The University Of Geneva Terminates Giannakopoulos After Bogus 1MDB Event

Sarawak Report has learnt that the University of Geneva has severed its ties with the NGO boss cum private investigator Nicolas Giannakopoulos following an expose by Sarawak Report and a number of complaints by people invited to the event.

According to information received by Sarawak Report the decision was made owing to two glaring breaches of protocol now acknowledged by the University.  These plainly gave rise to a state of affairs that allowed for a completely fake ‘seminar’ to be conducted in the name of the University and on its premises.

Various Malaysian civil rights campaigners and 1MDB experts were invited to the event (including the Editor of Sarawak Report) and asked to share information with Giannakopulous and the makers of a documentary film. Sarawak Report has received evidence that the production was also penetrated by private investigators linked to KL.

Giannakopoulos himself is primarly a private investigator and has been identified as the Swiss representative of a company of corporate investigators, with a branch in KL that used his office number.

No promised Swiss officials attended the 'Seminar'.  Nor  did  Nurul Izzar or Muhyiddin
No promised Swiss officials attended the ‘Seminar’. Nor did Nurul Izzar or Muhyiddin

Protocol Breach

The first ‘breach of internal procedures’ at the University, according to our sources, was the fact that Giannakopoulos’s much vaunted appointment as ‘Vice-Director’ of the University Observatory on Security was not formally submitted or endorsed by the Global Studies Institute of which it was a part.  In other words Giannakopoulos had never been officially appointed to the position which he so loudly advertsied.

The second breach was that the funding of the seminar in question had never been formally submitted or endorsed by the Global Studies Institute.  Meaning that the University had no idea that the ‘seminar’ was taking place, even though attendees were formally invited in the name of the University and given to understand that the event was being paid for by the University.

At the very outset Giannakopoulos had told Sarawak Report that “the University is well funded for events such as this“.  Later when queried again as to whether the University had genuinely paid for the unusual gathering and if so why?
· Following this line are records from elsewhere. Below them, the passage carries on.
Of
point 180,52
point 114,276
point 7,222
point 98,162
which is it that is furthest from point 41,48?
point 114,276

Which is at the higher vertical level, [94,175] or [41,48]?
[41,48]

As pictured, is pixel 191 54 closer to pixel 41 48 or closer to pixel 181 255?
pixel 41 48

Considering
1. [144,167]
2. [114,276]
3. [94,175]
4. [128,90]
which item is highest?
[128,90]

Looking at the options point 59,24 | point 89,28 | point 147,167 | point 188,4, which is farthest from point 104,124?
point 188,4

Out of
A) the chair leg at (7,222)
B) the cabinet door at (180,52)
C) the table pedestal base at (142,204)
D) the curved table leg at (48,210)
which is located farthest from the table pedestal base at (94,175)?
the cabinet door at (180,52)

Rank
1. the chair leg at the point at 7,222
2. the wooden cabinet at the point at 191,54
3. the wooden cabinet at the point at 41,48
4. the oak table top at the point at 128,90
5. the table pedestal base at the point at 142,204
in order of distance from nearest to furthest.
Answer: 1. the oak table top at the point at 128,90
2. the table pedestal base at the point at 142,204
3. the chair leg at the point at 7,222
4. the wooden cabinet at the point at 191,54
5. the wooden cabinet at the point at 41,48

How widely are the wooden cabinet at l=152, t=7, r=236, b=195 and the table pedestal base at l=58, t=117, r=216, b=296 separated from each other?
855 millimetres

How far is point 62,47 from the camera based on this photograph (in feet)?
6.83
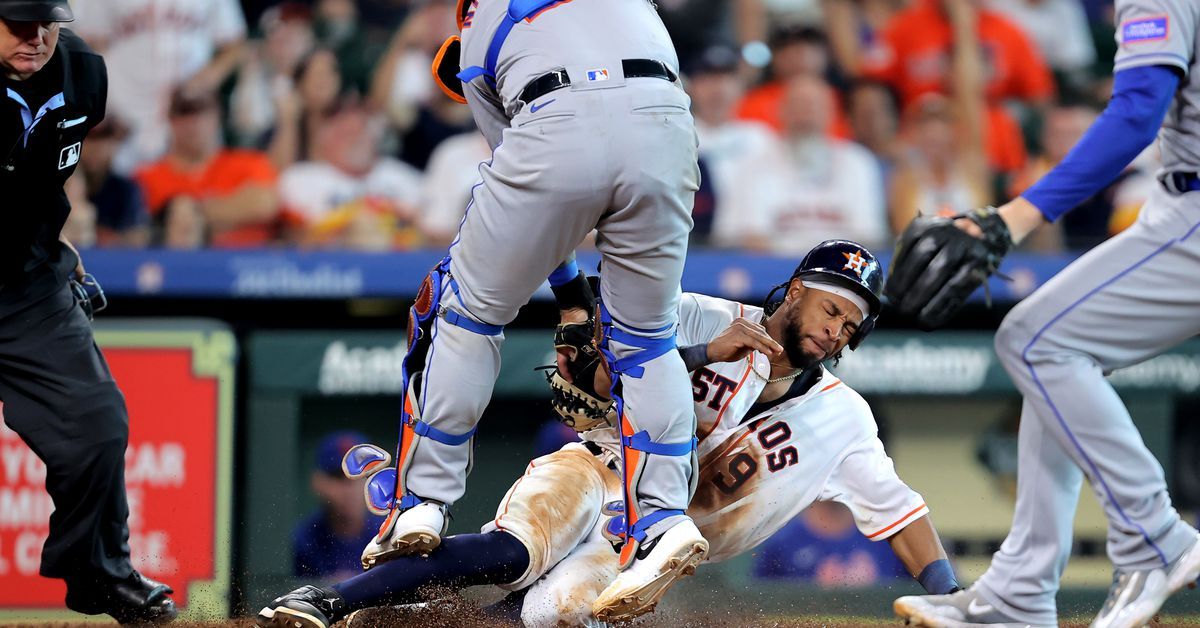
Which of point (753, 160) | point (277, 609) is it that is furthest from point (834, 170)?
point (277, 609)

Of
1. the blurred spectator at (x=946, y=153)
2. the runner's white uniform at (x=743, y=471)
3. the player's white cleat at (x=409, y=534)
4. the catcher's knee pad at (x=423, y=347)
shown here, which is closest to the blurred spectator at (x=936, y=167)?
the blurred spectator at (x=946, y=153)

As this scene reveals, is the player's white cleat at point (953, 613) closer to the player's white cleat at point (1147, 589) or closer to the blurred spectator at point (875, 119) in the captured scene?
the player's white cleat at point (1147, 589)

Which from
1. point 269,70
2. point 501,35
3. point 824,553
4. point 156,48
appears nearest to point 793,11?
point 269,70

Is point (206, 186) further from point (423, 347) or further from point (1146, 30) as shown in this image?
point (1146, 30)

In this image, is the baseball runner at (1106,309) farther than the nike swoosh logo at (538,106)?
No

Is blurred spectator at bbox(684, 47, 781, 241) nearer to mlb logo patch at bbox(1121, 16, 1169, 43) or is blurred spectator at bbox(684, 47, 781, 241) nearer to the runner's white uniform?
the runner's white uniform

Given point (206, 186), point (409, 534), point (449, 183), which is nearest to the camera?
point (409, 534)
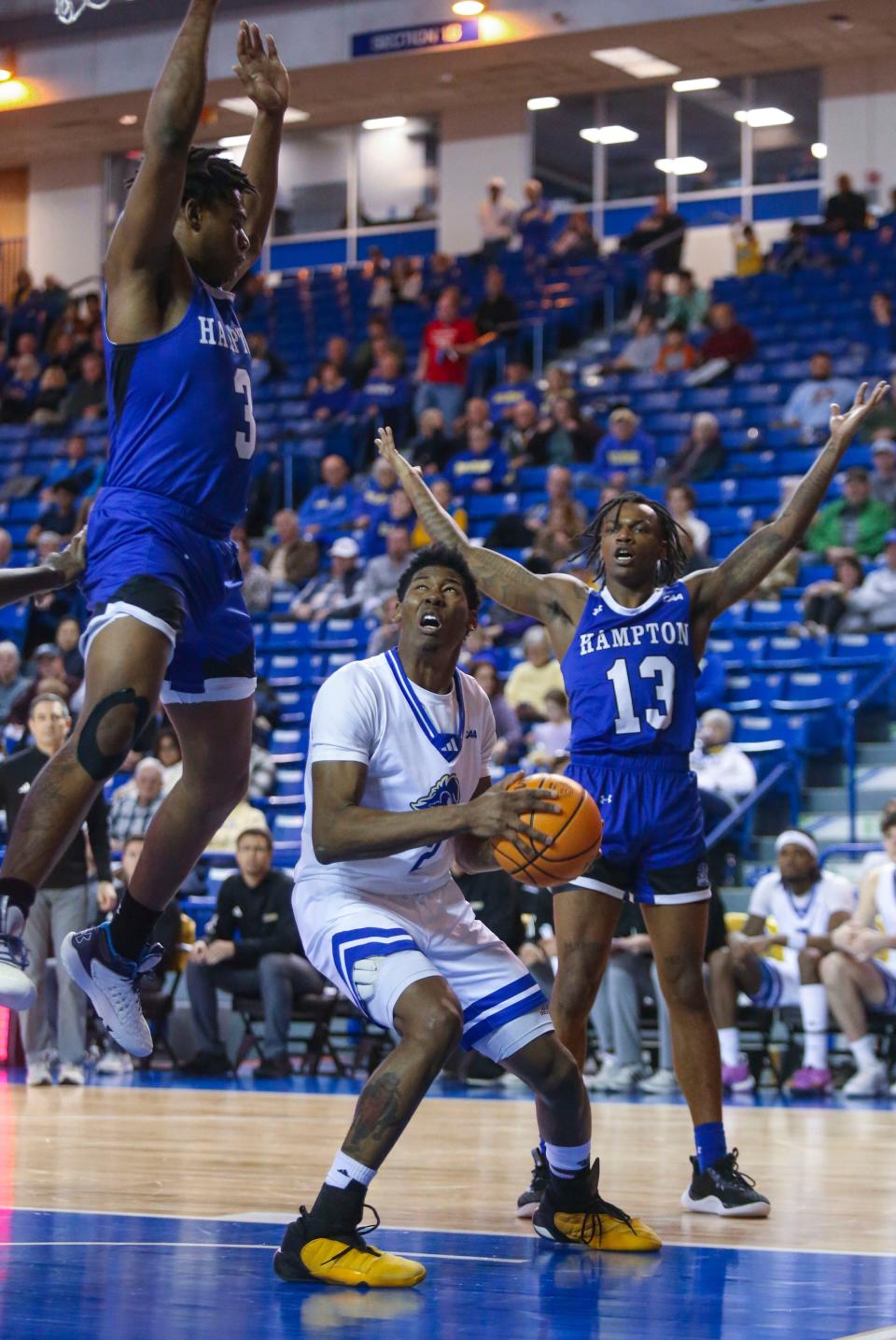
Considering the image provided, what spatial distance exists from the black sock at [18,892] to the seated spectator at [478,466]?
12647 millimetres

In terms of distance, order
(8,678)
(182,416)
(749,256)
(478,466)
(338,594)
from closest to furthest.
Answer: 1. (182,416)
2. (8,678)
3. (338,594)
4. (478,466)
5. (749,256)

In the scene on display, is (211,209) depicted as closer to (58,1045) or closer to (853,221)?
(58,1045)

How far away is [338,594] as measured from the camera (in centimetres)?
1577

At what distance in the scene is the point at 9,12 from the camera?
2212 cm

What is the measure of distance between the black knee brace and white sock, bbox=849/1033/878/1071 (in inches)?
254

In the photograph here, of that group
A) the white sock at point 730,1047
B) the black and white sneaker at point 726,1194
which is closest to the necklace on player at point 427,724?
the black and white sneaker at point 726,1194

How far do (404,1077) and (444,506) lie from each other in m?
11.3

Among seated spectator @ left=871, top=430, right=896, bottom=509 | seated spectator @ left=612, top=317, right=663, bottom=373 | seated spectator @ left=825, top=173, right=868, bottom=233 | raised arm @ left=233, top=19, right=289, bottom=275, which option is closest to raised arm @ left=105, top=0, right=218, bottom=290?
raised arm @ left=233, top=19, right=289, bottom=275

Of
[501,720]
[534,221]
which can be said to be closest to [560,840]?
[501,720]

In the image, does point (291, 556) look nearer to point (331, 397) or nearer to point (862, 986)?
point (331, 397)

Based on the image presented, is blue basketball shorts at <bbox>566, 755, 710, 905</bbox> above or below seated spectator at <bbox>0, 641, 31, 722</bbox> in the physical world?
below

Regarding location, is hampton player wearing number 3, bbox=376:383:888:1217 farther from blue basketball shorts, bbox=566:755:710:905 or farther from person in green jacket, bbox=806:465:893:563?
person in green jacket, bbox=806:465:893:563

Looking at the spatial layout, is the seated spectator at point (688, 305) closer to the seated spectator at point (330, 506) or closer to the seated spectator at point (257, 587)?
the seated spectator at point (330, 506)

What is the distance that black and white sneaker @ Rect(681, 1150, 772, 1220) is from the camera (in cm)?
561
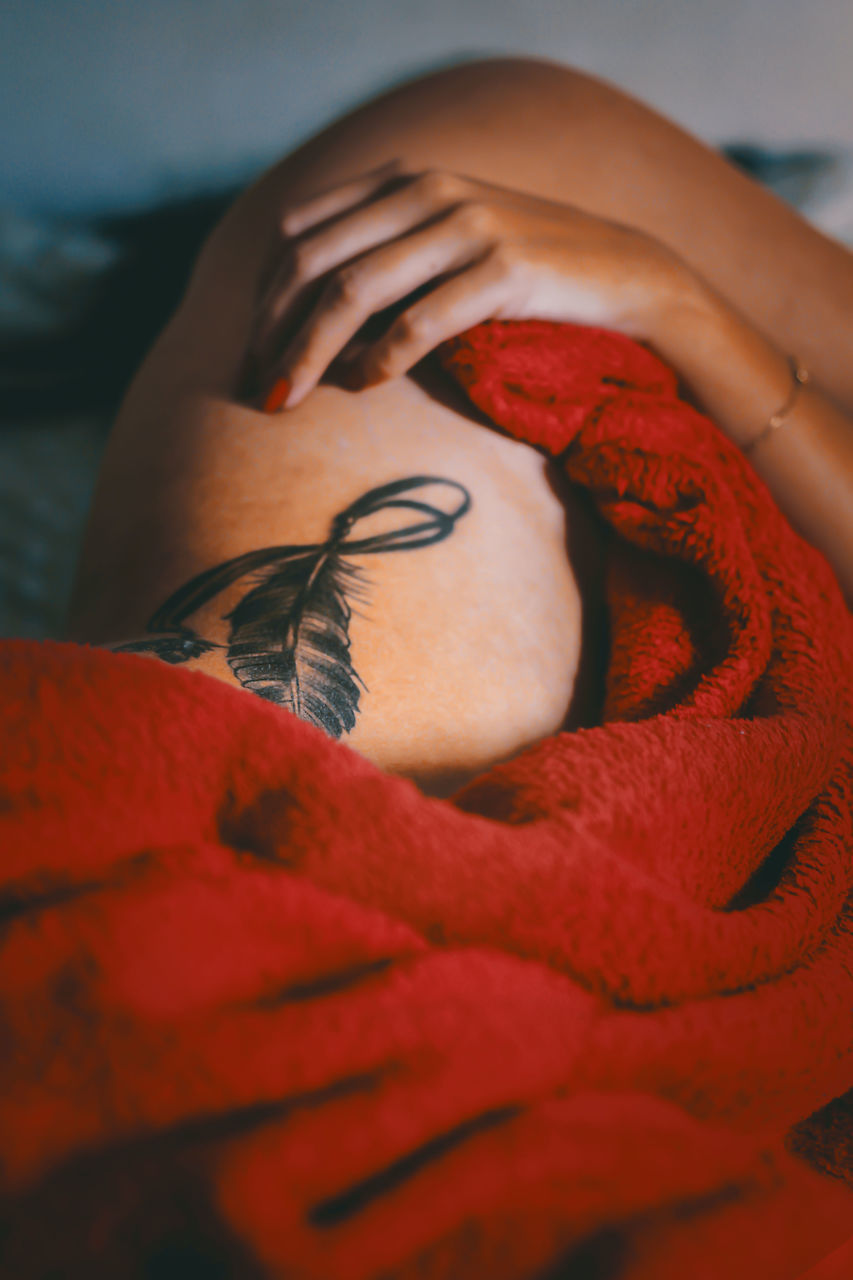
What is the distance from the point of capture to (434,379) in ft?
1.76

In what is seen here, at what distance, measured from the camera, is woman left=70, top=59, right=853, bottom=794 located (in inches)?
16.0

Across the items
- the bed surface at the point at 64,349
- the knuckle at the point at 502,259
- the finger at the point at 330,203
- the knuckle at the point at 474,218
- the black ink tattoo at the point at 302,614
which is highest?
the knuckle at the point at 474,218

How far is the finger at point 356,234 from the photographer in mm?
515

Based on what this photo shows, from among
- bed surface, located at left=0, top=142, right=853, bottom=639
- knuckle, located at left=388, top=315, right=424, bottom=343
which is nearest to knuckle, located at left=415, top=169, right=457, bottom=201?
knuckle, located at left=388, top=315, right=424, bottom=343

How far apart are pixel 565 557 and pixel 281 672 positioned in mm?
221

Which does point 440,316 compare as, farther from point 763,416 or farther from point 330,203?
point 763,416

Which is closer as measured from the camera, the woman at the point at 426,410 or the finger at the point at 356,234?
the woman at the point at 426,410

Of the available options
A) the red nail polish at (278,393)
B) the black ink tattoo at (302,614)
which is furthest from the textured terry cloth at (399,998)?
the red nail polish at (278,393)

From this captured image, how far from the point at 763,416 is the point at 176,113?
95 cm

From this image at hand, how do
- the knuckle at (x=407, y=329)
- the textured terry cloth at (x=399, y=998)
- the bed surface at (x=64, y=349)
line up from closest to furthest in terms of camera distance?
1. the textured terry cloth at (x=399, y=998)
2. the knuckle at (x=407, y=329)
3. the bed surface at (x=64, y=349)

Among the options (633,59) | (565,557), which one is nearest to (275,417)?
(565,557)

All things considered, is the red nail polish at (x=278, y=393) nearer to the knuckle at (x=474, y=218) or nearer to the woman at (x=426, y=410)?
the woman at (x=426, y=410)

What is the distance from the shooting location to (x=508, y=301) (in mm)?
519

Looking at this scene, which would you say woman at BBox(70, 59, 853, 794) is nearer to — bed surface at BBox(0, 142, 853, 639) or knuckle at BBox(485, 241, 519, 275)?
knuckle at BBox(485, 241, 519, 275)
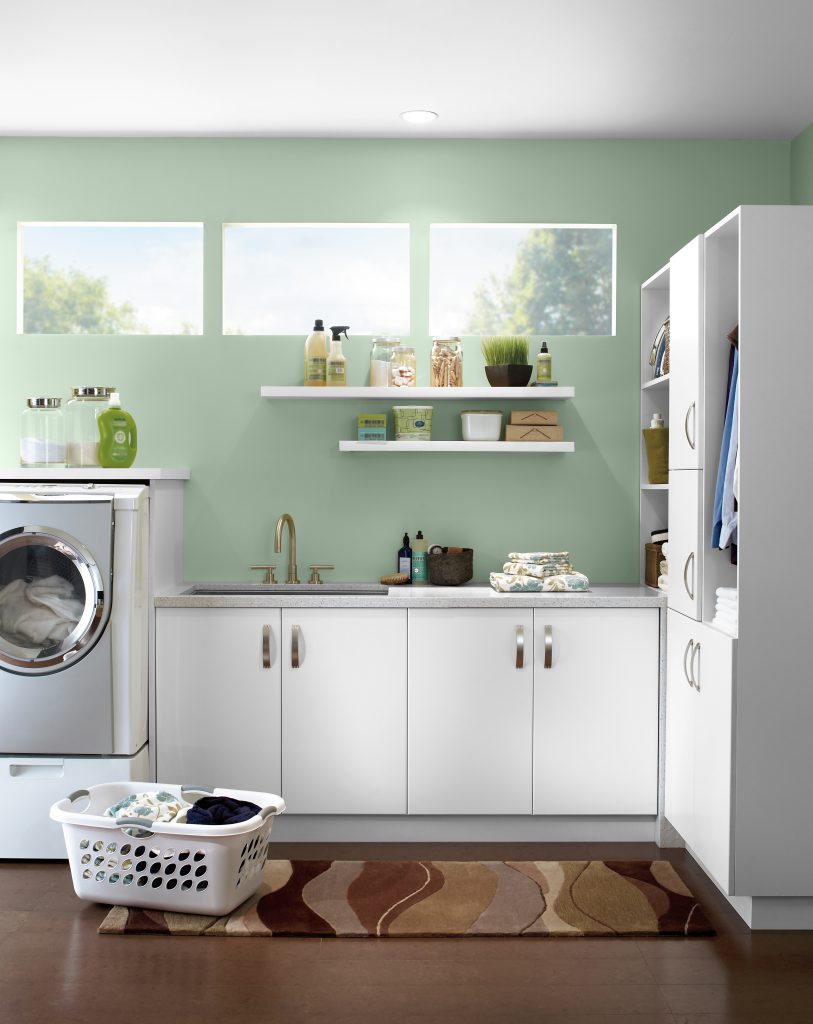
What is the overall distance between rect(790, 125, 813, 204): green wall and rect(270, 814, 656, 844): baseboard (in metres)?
2.41

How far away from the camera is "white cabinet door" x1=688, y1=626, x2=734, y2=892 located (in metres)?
2.68

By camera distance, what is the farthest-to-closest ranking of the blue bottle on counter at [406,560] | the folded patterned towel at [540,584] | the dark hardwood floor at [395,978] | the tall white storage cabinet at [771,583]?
1. the blue bottle on counter at [406,560]
2. the folded patterned towel at [540,584]
3. the tall white storage cabinet at [771,583]
4. the dark hardwood floor at [395,978]


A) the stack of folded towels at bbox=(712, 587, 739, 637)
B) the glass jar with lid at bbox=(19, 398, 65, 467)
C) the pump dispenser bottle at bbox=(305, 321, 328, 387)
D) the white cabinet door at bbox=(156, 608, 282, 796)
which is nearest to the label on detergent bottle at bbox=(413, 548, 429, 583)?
the white cabinet door at bbox=(156, 608, 282, 796)

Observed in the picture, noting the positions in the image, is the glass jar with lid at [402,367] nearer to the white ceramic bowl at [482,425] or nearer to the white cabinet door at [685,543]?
the white ceramic bowl at [482,425]

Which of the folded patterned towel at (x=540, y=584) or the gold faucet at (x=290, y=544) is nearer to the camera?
the folded patterned towel at (x=540, y=584)

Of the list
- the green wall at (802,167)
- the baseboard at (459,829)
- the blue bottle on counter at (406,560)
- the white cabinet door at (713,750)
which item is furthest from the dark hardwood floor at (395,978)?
the green wall at (802,167)

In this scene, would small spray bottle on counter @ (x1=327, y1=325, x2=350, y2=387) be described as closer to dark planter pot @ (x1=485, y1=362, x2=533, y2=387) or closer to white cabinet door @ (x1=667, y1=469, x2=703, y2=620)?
dark planter pot @ (x1=485, y1=362, x2=533, y2=387)

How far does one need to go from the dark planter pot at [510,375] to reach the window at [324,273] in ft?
1.46

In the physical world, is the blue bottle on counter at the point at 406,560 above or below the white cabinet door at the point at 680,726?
above

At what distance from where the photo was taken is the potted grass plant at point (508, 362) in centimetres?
371

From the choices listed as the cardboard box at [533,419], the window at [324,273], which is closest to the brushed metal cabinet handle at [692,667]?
the cardboard box at [533,419]

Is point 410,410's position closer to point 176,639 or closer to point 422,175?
point 422,175

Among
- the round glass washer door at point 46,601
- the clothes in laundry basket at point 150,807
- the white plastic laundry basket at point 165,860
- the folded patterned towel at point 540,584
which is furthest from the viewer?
the folded patterned towel at point 540,584

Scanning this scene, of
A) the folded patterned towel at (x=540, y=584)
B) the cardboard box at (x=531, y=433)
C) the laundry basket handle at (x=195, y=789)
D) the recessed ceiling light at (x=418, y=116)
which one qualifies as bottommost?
the laundry basket handle at (x=195, y=789)
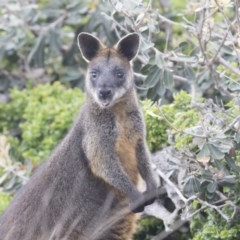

Giannakopoulos had again said that the money came from the university, before eventually conceding that it ‘came out of his own pocket’.

Sarawak Report has challenged Giannakopoulos with the suspicion that the money in fact came from a client – presumably a client linked to Najib Razak, who has been probing for information about the state of the global investigations into 1MDB and spying on Sarawak Report and other civil society groups.

Better understanding by whom and for why?
Better understanding by whom and for why?

“His relationship with the University of Geneva has now ended”

the University is believed to have informed certain people.  The decision by the University counters earlier suggestions that there had been nothing untoward with the event and that it was merely the case that Swiss officials and law enforcers, who had been promised to attend had unfortunately pulled out.

Sarawak Report suggests that the University ought to take a great deal more care to ensure that its good name is not abused by people such as Giannakopoulos, who issued formal invitations purporting to be from the University to all the attendees in order to lend credibility to an event that had not even been officially notified, let alone authorised or funded by the academic or administrative management.

This was an effective insult to all those who took the time and trouble to attend, made far worse by the fact that the purpose of the event was to pry and spy on people, who thought they were giving information in a confidential and safe environment.

In fact, the University has in one letter gone so far as to criticise the Editor of Sarawak Report for having publicised this disgraceful state of affairs, accusing her of being the only one to ‘break the confidentiality of the seminar’ in the course of bringing this scandal brought about by their negligence to public attention.  The criticism entirely overlooks the fact that the entire exercise was plainly designed to spy on the guests and pass information back to Malaysia.

In one leter the Univesity attempting to blame Sarawak Report's editor for breaking the confidentiality of the meeting set up to spy on its attendees.
In one leter the Univesity attempting to blame Sarawak Report’s editor for breaking the confidentiality of the meeting set up to spy on its attendees.

Sarawak Report suggests that rather than sniping at the publicity that forced them to rectify this scandalous state of affairs in their University, the administration would do better to issue formal apologies to all those who attended the event under false pretences.